Is your WordPress website ready for the next major update that is coming down the track – Gutenberg?
As the release of WordPress 5.0 brings the introduction of the new editor, commonly known as Gutenberg, we decided to do some early testing of the new and improved editor to educate us on its functions and features.
Here at Wibble are looking forward to it and see it as a step in the right direction. We have spent countless hours trying to fix sites we manage that are built in website builders like Visual Composer and Divi, to name a few, and see this development as a major advancement in the building of web pages through WordPress.
We wanted to see how it worked, and most importantly if we should buy into the hype (read: panic) from other developers that the Gutenberg editor would cause havoc with existing WordPress sites and would ultimately be a bad thing.
A positive thing about Gutenberg is it’s been in development for some time now. This isn’t something that’s been rushed out at the last minute. There has been a plugin available so that anyone can test it ahead of the WP 5.0 launch.

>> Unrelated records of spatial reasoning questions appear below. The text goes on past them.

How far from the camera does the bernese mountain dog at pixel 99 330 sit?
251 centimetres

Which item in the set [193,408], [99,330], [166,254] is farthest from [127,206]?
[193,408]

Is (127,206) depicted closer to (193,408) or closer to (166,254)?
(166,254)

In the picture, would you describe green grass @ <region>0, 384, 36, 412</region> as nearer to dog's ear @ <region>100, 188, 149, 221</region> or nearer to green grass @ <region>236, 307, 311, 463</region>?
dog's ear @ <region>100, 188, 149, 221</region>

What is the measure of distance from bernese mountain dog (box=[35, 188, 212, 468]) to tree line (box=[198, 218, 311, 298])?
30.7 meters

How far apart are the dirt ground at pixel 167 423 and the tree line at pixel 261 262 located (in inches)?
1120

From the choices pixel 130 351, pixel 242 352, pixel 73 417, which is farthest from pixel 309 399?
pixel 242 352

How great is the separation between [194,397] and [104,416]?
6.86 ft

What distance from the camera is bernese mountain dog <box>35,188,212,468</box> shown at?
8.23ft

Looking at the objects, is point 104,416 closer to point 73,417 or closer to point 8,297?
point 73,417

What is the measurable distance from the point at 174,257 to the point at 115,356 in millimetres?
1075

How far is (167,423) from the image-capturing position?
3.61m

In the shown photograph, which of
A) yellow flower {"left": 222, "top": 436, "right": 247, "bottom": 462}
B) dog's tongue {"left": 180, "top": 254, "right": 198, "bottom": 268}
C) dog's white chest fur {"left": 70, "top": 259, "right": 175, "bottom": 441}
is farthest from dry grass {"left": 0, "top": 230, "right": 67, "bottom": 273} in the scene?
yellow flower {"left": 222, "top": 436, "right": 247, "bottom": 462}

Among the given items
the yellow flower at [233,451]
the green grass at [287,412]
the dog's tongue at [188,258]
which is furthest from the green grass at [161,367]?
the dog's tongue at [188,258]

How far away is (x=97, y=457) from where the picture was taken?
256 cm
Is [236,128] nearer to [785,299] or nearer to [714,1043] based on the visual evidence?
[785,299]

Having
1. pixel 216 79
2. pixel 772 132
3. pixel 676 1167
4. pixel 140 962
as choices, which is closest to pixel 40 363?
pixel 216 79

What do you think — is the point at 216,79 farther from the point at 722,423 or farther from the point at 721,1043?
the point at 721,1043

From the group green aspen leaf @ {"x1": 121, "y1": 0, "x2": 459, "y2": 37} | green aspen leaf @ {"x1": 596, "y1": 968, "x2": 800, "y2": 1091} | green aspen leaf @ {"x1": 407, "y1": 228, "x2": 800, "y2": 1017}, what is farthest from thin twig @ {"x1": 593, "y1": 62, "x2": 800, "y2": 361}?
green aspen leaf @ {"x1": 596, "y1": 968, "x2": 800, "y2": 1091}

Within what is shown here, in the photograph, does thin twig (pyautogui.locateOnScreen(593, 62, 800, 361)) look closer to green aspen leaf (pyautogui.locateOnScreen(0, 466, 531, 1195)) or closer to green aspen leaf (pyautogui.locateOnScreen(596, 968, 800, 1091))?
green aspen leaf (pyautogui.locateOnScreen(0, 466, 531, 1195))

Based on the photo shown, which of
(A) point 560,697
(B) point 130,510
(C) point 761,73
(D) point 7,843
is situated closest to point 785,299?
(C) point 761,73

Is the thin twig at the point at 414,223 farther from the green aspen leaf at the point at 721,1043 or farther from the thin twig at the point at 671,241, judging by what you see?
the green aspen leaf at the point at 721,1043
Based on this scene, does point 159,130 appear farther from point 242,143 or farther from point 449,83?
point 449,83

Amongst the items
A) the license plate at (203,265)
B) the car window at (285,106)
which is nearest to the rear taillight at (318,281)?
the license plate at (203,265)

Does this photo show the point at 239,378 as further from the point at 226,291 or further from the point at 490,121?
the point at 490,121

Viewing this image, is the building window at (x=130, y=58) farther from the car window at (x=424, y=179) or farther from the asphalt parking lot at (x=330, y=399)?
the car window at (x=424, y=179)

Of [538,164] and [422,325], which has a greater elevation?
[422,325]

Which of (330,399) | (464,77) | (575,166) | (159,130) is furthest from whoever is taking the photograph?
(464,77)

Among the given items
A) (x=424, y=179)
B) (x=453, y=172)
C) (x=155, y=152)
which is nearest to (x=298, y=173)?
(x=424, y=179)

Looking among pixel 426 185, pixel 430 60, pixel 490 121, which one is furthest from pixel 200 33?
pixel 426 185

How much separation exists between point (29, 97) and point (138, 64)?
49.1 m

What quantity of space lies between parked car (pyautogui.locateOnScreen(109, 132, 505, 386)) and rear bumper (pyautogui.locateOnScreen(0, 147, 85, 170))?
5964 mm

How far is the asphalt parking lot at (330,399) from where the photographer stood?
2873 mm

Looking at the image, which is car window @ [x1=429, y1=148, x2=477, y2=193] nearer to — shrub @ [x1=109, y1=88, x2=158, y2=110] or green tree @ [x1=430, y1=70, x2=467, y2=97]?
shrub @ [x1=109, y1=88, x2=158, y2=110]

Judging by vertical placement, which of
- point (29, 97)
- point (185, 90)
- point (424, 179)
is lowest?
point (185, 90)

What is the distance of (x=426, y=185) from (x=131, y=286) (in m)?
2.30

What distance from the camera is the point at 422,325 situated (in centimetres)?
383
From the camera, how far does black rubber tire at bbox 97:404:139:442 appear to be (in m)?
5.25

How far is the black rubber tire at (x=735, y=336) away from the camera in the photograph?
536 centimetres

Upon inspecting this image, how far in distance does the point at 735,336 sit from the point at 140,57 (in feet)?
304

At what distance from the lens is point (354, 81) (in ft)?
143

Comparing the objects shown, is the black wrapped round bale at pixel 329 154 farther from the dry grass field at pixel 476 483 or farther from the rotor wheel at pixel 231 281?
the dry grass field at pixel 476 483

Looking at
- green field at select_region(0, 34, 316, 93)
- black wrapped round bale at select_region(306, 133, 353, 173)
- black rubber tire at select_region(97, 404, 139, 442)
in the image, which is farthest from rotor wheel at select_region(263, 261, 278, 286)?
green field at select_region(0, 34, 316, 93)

There’s been a big rise in services like Wix and Squarespace, which provide simple-to-use page builders with drag-and-drop options. WordPress has always had these options when additional plugins are used, but Gutenberg promises to add those features to WordPress as standard.
Testing and Install
We successfully installed the plugin on this site and are actually using it to put this blog post together. Below you can see a number of layouts and features that we built through the Gutenberg editor.
Visually, Gutenberg brings a lot of changes. It’s not just a replacement for standard WYSIWIG, but a replacement of the complete UI for creating and editing a post/page.
Note: This multi-column layout was built without editing the theme’s CSS, it comes as a feature with the new editor.
What does this mean?
It means that a user can quickly and easily build a page layout within WordPress that is unique without using custom code or page builders.
Gutenberg promises to bring many improvements in terms of speed, usability, and customisability of course. The amount of options that are provided out-of-the-box is incredible. And everything works really well from our initial testing.
The Editor to bring WordPress into the future.
The editor brings many noticeable changes. Instead of the standard text area, the new system works with ‘Blocks’. These blocks can be different things, such a text, images, or even more dynamic things like galleries, video, or the cover image you can see above.
This presents with more possibilities out-of-the-box, without requiring plugins such as Visual Composer or Divi – and the removal of the need for licences. The customisability provided is incredible, and this of course can be improved with plugins to add even more blocks. When before you were limited to a more strict and basic layout, or using shortcodes to place content, Gutenberg provides a more rich UI to interact and create with WordPress.
When adding page content now, it’s easier to think about what you what and place that piece of content where it should go. With an improved visual layout system, it’s easier to see what the final page will look like, without even going to the preview. Each block has many settings, which are very simple to access. It’s good to keep in mind though, that making many changes in the editor can result in a site that lacks cohesion. Bear in mind:
With great power comes great responsibility.
– Uncle Ben
Gutenberg and ACF
At Wibble we have been using Advanced Custom Fields for making WordPress a fully functioning CMS and our worry was the inability for ACF to work with Gutenberg, however, this has not been the case and all features that are built on this website are fully functioning. There are some minor differences though, such as in the past you could place ACF fields above the editor. With Gutenberg this does not look like it’s possible. The fields simply go below the new editor.
Gutenberg and Wibble clients
We do plan to roll the Gutenberg content editor out across all our sites shortly after 5.0 comes out. What does this mean? This means there will be a fundamental visual change to the backend of all sites that we manage. We will provide help and support to clients as this happens but we think you should embrace it and use the new features as much as possible.